Table 5 collates the network evaluation database maintained by Wang3 et al. showing the top 20 best-performing tracker at this stage, including CVPR2018. Except for the CF-based tracker BACF and the HC-based tracker ECO-HC (Turbo BACF speed can be over 300FPS, but the source code is not open4), the rest of the trackers are based on DL framework, and most of them are based on CNN, but frame rate is generally in single digits. PTAV (SLAM-based), SiamRPN (Siamese network-based) and RASNet can achieve real-time (GPU speed). Table 5. The trackers are ordered by the average overlap scores.
Note: AUC (the area-under-curve) and Precision are the standard metrics. Real Time - FPS, Speeds from the original paper, not test on the same platform. Red - the best, Green - the second, Blue - the third.
Research in recent years has shown that it has always been a difficult point to make the GPU-based real-time trackers run well on CPU. SiamFC [144] cannot real time on CPU because AlexNet will run the same times as the number of scales, which seriously delays the running speed. The fastest DCFNet [146] uses two-layers CNN instead of HOG and the amount of calculation using conv2 is acceptable, but the process of pre-training and fine-tune will make it weak on CPU. EAST [147] as a CNN-based tracker, in most cases it is tracked in the form of KCF, and only in the difficult scenarios will use the conv5 features.

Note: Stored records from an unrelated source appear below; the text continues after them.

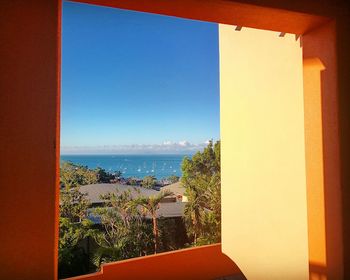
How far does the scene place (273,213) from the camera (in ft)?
12.7

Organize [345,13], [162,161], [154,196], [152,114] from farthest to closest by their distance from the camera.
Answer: [162,161] → [152,114] → [154,196] → [345,13]

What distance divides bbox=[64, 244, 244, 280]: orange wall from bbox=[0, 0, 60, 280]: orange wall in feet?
9.91

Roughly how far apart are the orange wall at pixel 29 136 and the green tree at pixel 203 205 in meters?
7.58

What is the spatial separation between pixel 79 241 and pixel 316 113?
7.30 meters

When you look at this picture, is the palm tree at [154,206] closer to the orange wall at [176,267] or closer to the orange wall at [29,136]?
the orange wall at [176,267]

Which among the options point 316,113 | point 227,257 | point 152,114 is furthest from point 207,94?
point 316,113

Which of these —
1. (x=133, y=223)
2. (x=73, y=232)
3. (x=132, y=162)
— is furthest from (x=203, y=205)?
(x=132, y=162)

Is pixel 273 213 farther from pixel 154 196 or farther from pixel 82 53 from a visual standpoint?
pixel 82 53

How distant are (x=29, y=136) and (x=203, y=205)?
7935 mm

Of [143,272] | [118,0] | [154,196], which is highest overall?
[118,0]

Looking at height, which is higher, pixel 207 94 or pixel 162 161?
pixel 207 94

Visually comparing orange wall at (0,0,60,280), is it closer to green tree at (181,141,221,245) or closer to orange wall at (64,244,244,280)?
orange wall at (64,244,244,280)

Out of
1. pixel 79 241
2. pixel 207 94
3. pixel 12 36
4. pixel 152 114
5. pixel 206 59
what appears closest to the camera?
pixel 12 36

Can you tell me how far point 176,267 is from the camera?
513cm
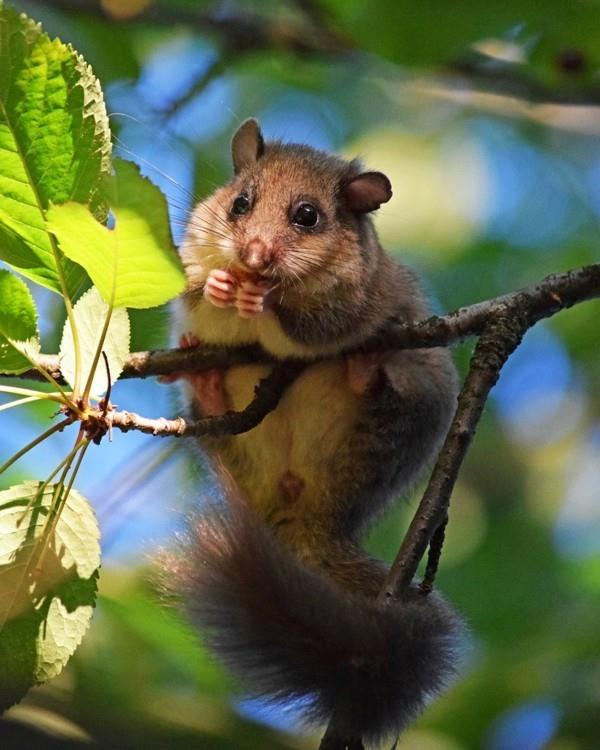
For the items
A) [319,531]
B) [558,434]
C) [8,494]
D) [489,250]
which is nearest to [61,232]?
[8,494]

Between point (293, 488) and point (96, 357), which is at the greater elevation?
point (293, 488)

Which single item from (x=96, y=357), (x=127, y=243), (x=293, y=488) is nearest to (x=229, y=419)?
(x=293, y=488)

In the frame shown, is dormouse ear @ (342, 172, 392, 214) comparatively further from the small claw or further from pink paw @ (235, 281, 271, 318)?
the small claw

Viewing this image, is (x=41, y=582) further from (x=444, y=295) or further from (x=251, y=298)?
(x=444, y=295)

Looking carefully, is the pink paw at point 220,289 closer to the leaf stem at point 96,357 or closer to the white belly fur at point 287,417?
the white belly fur at point 287,417

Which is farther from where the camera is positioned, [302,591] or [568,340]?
[568,340]

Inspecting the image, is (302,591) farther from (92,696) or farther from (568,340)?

In view of that above, if a CNT would perform on CPU or ARM, three points should be noted: (1) It is necessary to control the number of CNN capacity, convolutional layers are the main part of calculation, which needs careful optimization to ensure the speed of CNN. (2) Target image online un-update (no fine-tune), the target features will be fixed after the CNN offline training, thus avoiding the problem that Stochastic Gradient Descent (SGD) and back propagation are almost impossible to real-time in tracking.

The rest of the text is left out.